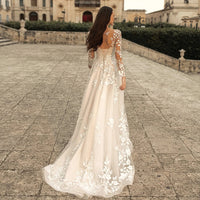 Champange Wedding Dresses Lace Up Corset A-Line Appliques Long Sleeves Boho Bride Dress Plus Size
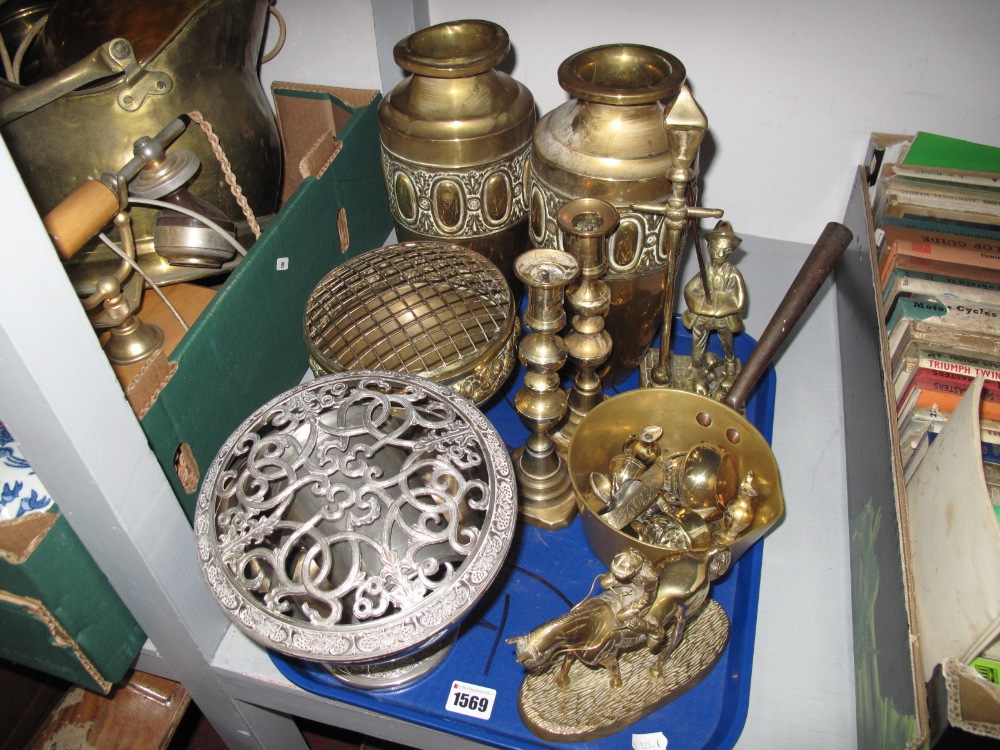 A Pair of Brass Vases, of shouldered ovoid form, a cast brass model of a horse and jockey, model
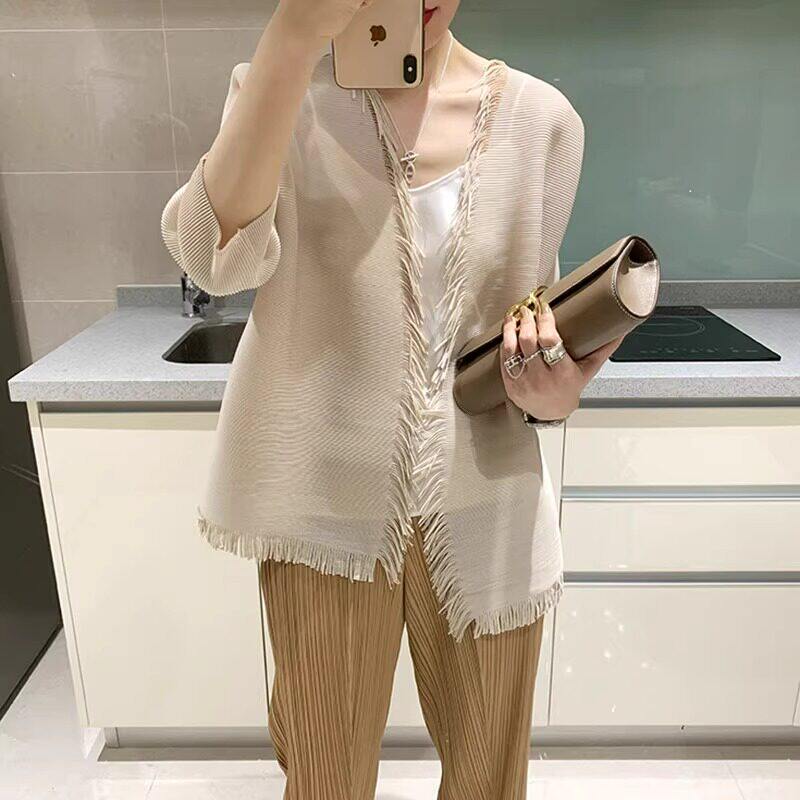 日本直邮~三宅新款褶皱夏季防晒衬衫上衣流苏开衫薄款外套女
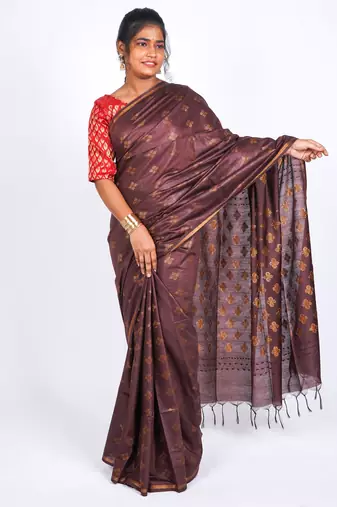 brown zari work, sequence cotton silk blend bhagalpuri ethnic saree with unstitched blouse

» **What is expected**
Write out the data above precisely. Pictures stay out.

» **Task solution**
 Champange Wedding Dresses Lace Up Corset A-Line Appliques Long Sleeves Boho Bride Dress Plus Size
 A Pair of Brass Vases, of shouldered ovoid form, a cast brass model of a horse and jockey, model
 日本直邮~三宅新款褶皱夏季防晒衬衫上衣流苏开衫薄款外套女
 brown zari work, sequence cotton silk blend bhagalpuri ethnic saree with unstitched blouse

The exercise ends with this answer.